Can you update the segmentation page, starting with "# noise removal" and going on through "cv2.distanceTransform(opening, cv2.DIST_L2, 5)", so that "kernel" becomes "struct_el"?

──────── DOCUMENT SECTION

Deep Segmentation

Segmentation overview

Classical vs learning-based

Classical / interactive

Fast, no training data; needs hand-tuned assumptions (color clusters, user scribbles, smooth regions). Great for controlled capture or preprocessing.

Deep segmentation

Learns appearance and context from labeled images; handles diverse scenes. Heavier compute and dataset requirements.

Threshold + morphology + contours

The simplest “segmentation” is a binary mask: foreground vs background. Clean it with morphology, then extract outer boundaries or filled regions.

import cv2

gray = cv2.imread("blob.png", cv2.IMREAD_GRAYSCALE)
blur = cv2.GaussianBlur(gray, (5, 5), 0)
_, bw = cv2.threshold(blur, 0, 255, cv2.THRESH_BINARY_INV + cv2.THRESH_OTSU)

k = cv2.getStructuringElement(cv2.MORPH_ELLIPSE, (5, 5))
bw = cv2.morphologyEx(bw, cv2.MORPH_OPEN, k, iterations=1)

cnts, _ = cv2.findContours(bw, cv2.RETR_EXTERNAL, cv2.CHAIN_APPROX_SIMPLE)
vis = cv2.cvtColor(gray, cv2.COLOR_GRAY2BGR)
cv2.drawContours(vis, cnts, -1, (0, 255, 0), 2)

Connected components

Label each 4- or 8-connected blob; filter by area for counting objects or removing speckles.

import cv2

n, labels, stats, centroids = cv2.connectedComponentsWithStats(bw, connectivity=8)
# stats: [label, x, y, width, height, area]
h, w = bw.shape
out = cv2.cvtColor(bw, cv2.COLOR_GRAY2BGR)
for i in range(1, n):
    if stats[i, cv2.CC_STAT_AREA] < 100:
        continue
    x, y, ww, hh = stats[i, 0], stats[i, 1], stats[i, 2], stats[i, 3]
    cv2.rectangle(out, (x, y), (x + ww, y + hh), (255, 0, 0), 1)

Watershed with markers

The watershed treats the inverted distance transform as a height map; without markers it oversegments. Provide sure foreground, sure background, and unknown regions for stable basins.

import cv2
import numpy as np

img = cv2.imread("coins.jpg")
gray = cv2.cvtColor(img, cv2.COLOR_BGR2GRAY)
_, th = cv2.threshold(gray, 0, 255, cv2.THRESH_BINARY_INV + cv2.THRESH_OTSU)

# noise removal
kernel = np.ones((3, 3), np.uint8)
opening = cv2.morphologyEx(th, cv2.MORPH_OPEN, kernel, iterations=2)
sure_bg = cv2.dilate(opening, kernel, iterations=3)

dist = cv2.distanceTransform(opening, cv2.DIST_L2, 5)
_, sure_fg = cv2.threshold(dist, 0.5 * dist.max(), 255, 0)
sure_fg = np.uint8(sure_fg)
unknown = cv2.subtract(sure_bg, sure_fg)

_, markers = cv2.connectedComponents(sure_fg)
markers = markers + 1
markers[unknown == 255] = 0

markers = cv2.watershed(img, markers)
img[markers == -1] = [0, 0, 255]

Boundaries are marked as -1 in markers; here drawn in red on the original BGR image.

GrabCut (interactive box)

GrabCut iteratively refines a Gaussian mixture model of foreground/background color. Start from a rectangle or a user mask.

────────────────
──────── LISTING

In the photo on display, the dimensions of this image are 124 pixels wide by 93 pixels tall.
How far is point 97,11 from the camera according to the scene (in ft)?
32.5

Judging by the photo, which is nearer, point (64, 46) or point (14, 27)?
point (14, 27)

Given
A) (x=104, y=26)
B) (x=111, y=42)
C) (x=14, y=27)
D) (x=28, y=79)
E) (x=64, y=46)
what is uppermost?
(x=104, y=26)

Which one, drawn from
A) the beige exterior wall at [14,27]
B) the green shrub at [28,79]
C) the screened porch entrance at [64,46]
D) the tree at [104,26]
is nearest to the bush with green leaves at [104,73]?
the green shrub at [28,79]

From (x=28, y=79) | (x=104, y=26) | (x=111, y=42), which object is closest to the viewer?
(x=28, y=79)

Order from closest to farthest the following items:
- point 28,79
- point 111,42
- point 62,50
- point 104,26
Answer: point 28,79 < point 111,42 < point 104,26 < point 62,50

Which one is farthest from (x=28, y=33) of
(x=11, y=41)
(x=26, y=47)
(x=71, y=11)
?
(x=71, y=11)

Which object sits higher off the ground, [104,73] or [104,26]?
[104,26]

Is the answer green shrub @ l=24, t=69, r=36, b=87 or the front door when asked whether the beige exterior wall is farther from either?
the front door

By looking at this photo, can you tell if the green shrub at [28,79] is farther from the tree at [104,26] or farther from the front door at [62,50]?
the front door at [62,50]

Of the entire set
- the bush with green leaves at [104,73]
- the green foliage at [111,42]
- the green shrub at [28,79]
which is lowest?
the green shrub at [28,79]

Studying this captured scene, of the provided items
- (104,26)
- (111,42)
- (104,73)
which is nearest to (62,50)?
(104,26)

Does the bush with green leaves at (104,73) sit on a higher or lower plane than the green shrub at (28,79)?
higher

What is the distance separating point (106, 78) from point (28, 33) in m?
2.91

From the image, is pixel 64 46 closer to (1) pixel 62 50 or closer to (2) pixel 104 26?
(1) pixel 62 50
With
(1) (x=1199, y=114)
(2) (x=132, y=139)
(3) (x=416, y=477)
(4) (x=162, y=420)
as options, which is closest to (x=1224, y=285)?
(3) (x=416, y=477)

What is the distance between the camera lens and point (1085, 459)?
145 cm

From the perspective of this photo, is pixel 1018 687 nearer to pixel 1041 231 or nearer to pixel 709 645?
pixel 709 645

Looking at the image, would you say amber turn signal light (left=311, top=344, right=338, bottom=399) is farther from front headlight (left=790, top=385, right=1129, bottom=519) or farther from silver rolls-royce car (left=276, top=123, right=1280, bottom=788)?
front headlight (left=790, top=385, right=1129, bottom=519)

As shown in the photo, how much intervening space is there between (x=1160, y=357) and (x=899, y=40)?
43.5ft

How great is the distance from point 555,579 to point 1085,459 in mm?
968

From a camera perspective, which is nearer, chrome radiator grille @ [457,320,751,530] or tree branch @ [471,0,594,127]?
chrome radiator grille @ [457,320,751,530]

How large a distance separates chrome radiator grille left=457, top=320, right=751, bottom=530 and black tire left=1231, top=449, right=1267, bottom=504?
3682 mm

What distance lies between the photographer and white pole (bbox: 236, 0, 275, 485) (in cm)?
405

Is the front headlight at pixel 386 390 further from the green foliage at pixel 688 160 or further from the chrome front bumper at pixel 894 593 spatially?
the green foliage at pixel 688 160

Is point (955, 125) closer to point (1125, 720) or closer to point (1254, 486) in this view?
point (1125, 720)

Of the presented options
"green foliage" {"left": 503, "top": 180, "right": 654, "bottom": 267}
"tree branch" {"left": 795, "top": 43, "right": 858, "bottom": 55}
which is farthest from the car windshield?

────────────────

→ **SOLVED PROBLEM**
# noise removal
struct_el = np.ones((3, 3), np.uint8)
opening = cv2.morphologyEx(th, cv2.MORPH_OPEN, struct_el, iterations=2)
sure_bg = cv2.dilate(opening, struct_el, iterations=3)

dist = cv2.distanceTransform(opening, cv2.DIST_L2, 5)